Using APIs provided by the module, it is not necessary to directly call
converter
module or
normalizer
module function.
In addition, in the case of setting environment variable MDN_DISABLE, even if using the functions for string conversion which are cited in the following, conversion of strings is not performed, but returned the result as the original string.
In the case of performing conversion of strings in setting MDN_DISABLE environment, or wanting to assure constant performance whether setting MDN_DISABLE or not, mdn_res_enable
must be used on ahead.
This module provides the following API functions.
mdn_res_enable
void mdn_res_enable(int on_off);
Usually, in the case of defining environment variable MDN_DISABLE, process of domain name conversion is not performed, but the result as the original string is returned, however this function can overrides the setting.
Whether MDN_DISABLE is set or not, if this function is used with setting a value other than 0 for on_off, conversion of domain name become to perform subsequently. If setting 0, contrary conversion of domain name is not performed, but the result as the original string is returned.
mdn_res_nameconv
mdn_result_t mdn_res_nameconv(mdn_resconf_t ctx, const char *insn, const char *from, char *to, size_t tolen)
Performs conversion and checking on a multilingual domain name in the character string from, and stores the result in the area specified by to and tolen. The conversion and checking is performed according to configuration context ctx.
Specifically, the kind of conversions and checks that are performed, and the order in which they are performed, is specified by the character string insn. The conversion and check methods are all expressed as one character as shown below. The methods corresponding to these characters are evaluated from beginning to end in the order set in the character string insn.
-
l
- Convert from local encoding to UTF-8.
(It is available only in libmdn, not available in libmdnlite.) -
L
- Convert from UTF-8 to local encoding.
(It is available only in libmdn, not available in libmdnlite.) -
d
- Perform delimiter mapping.
-
M
- Apply local mapping.
-
m
- Perform mapping.
-
n
- Perform normalization.
-
N
- Perform NAMEPREP (mapping, normalize, check prohibit characters).
Equalize with `
mnp
'. -
p
- Check for prohibited characters.
-
u
- Check assigned codepoints.
-
!m
- Check whether the string performed mapping correctly. If not correctly, convert IDN encoding.
-
!n
- Check whether the string performed normalization correctly. If not correctly, convert IDN encoding.
-
!p
- Check whether the string contained prohibit character. If contained, convert IDN encoding.
-
!N
- Check whether the string performed NAMEPREP correctly (which is the string performed mapping, normalization, and not contained prohibit character). If not correctly, convert IDN encoding.
-
!u
- Check whether the string contained unassigned code point. If contained, convert IDN encoding.
-
I
- Convert from UTF-8 to IDN encoding.
-
i
- Convert from IDN encoding to UTF-8 encoding.

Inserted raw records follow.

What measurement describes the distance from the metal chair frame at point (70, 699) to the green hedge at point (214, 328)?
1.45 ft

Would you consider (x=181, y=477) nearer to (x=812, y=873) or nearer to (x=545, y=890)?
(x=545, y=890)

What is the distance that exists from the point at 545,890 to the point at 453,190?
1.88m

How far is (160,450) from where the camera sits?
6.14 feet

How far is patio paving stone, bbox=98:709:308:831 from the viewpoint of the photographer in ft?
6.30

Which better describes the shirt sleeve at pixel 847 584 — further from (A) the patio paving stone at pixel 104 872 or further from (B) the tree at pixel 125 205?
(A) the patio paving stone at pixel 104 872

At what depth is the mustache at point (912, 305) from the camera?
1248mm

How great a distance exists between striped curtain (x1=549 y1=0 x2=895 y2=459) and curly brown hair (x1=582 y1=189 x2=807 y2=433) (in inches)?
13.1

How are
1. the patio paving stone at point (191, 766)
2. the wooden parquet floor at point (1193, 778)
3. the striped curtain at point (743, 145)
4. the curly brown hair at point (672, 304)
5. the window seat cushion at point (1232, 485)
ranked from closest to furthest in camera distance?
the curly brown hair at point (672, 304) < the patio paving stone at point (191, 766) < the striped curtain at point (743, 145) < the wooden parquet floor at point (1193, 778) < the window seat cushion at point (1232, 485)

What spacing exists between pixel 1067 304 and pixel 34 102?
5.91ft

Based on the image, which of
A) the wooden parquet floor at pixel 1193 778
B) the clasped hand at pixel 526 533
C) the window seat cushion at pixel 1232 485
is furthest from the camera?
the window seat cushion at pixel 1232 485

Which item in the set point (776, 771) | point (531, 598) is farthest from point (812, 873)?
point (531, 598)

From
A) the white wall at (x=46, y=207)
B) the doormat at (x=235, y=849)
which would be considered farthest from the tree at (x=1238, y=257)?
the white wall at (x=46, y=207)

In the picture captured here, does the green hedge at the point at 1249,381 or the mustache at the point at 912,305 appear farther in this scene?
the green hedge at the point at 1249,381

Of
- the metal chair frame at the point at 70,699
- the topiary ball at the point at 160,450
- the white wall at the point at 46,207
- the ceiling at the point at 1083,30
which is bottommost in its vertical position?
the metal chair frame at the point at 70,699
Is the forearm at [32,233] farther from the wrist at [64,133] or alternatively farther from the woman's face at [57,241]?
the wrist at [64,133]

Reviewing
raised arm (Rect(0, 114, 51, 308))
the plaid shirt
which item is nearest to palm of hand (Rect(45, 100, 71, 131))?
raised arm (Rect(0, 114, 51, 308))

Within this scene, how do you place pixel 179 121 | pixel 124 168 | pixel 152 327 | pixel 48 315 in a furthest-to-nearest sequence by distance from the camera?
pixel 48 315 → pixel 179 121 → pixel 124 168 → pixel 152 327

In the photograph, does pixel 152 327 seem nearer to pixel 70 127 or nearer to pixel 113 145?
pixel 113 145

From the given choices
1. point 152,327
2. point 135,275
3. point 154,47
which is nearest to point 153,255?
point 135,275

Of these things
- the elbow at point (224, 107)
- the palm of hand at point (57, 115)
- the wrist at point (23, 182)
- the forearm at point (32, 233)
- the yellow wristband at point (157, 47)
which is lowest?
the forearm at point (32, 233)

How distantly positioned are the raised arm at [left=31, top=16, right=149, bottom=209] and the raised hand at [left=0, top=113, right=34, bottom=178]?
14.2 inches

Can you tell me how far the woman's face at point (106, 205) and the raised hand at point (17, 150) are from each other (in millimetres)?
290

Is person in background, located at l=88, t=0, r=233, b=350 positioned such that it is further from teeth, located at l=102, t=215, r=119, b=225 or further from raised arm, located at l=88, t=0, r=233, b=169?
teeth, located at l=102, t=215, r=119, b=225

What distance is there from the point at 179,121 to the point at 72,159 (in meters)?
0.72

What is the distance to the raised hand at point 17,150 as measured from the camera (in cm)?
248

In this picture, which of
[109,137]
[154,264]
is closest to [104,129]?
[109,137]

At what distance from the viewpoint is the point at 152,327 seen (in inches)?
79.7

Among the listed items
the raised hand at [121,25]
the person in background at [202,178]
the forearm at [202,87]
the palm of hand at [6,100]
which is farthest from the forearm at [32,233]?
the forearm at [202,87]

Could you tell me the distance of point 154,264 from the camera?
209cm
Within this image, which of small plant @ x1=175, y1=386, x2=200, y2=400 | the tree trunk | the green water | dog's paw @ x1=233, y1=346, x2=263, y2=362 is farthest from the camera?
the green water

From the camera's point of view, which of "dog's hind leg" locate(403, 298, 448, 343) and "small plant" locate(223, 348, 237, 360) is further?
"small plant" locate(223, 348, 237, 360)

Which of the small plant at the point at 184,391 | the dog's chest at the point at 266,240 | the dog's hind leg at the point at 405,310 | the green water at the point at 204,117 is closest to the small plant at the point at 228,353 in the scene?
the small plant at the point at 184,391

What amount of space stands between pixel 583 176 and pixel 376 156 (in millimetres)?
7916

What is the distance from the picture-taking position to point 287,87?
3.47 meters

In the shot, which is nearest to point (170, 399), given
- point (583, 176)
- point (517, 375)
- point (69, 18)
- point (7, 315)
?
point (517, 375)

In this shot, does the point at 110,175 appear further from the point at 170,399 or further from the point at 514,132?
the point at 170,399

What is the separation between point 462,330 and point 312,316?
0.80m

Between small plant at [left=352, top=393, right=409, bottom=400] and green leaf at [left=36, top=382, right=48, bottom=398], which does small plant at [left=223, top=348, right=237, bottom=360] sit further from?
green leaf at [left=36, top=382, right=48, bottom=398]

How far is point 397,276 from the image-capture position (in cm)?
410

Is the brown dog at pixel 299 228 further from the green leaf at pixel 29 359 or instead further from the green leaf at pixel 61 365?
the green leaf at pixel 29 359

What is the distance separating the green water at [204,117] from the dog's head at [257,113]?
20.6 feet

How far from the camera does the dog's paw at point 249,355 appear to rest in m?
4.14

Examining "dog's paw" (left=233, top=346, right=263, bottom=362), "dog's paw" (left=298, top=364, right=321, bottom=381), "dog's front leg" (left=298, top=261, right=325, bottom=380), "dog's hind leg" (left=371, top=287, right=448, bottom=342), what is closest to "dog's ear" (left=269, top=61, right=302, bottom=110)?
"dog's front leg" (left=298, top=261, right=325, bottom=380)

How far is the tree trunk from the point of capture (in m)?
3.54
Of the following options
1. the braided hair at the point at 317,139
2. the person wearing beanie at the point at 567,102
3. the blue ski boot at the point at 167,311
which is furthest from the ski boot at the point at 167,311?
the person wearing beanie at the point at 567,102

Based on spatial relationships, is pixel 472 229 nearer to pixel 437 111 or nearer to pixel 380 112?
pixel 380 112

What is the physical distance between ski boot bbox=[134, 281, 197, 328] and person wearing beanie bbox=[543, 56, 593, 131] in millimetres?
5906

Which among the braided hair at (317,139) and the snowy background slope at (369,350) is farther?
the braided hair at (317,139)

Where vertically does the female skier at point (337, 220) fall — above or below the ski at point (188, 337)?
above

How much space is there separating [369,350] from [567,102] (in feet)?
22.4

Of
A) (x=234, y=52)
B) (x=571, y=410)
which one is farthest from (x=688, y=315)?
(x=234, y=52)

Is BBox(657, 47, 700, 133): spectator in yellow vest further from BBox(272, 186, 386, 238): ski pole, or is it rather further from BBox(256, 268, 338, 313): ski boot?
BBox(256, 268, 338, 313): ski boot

One of the following values is returned:
mdn_success
,
mdn_buffer_overflow
,
mdn_invalid_encoding
,
mdn_invalid_name
,
mdn_invalid_action
,
mdn_invalid_nomemory
,
mdn_invalid_nomapping
,
mdn_invalid_prohibited
,
mdn_failure
.
In using libmdnlite, give insn includeing l
or L
to mdn_res_nameconv()
, mdn_invalid_action
is returned.
mdn_res_localtoucs
mdn_result_t mdn_res_localtoucs(mdn_resconf_t ctx, const char *from, char *to, size_t tolen)
Converts the character string from local encoding to UTF-8. It is equivalent to the following process:
mdn_res_nameconv(ctx, "l", from, to, tolen)
This function is available in libmdn. If using in libmdnlite, mdn_invalid_action
is returned.
mdn_res_ucstolocal
mdn_result_t mdn_res_ucstolocal(mdn_resconf_t ctx, const char *from, char *to, size_t tolen)
Converts a character string from UTF-8 to local encoding. It is equivalent to the following process:
mdn_res_nameconv(ctx, "L", from, to, tolen)
This function is available in libmdn. If using in libmdnlite, mdn_invalid_action
is returned.
mdn_res_delimitermap
mdn_result_t mdn_res_delimitermap(mdn_resconf_t ctx, const char *from, char *to, size_t tolen)
Performs delimiter mapping on a character string. It is equivalent to the following process:
mdn_res_nameconv(ctx, "d", from, to, tolen)
mdn_res_localmap
mdn_result_t mdn_res_localmap(mdn_resconf_t ctx, const char *from, char *to, size_t tolen)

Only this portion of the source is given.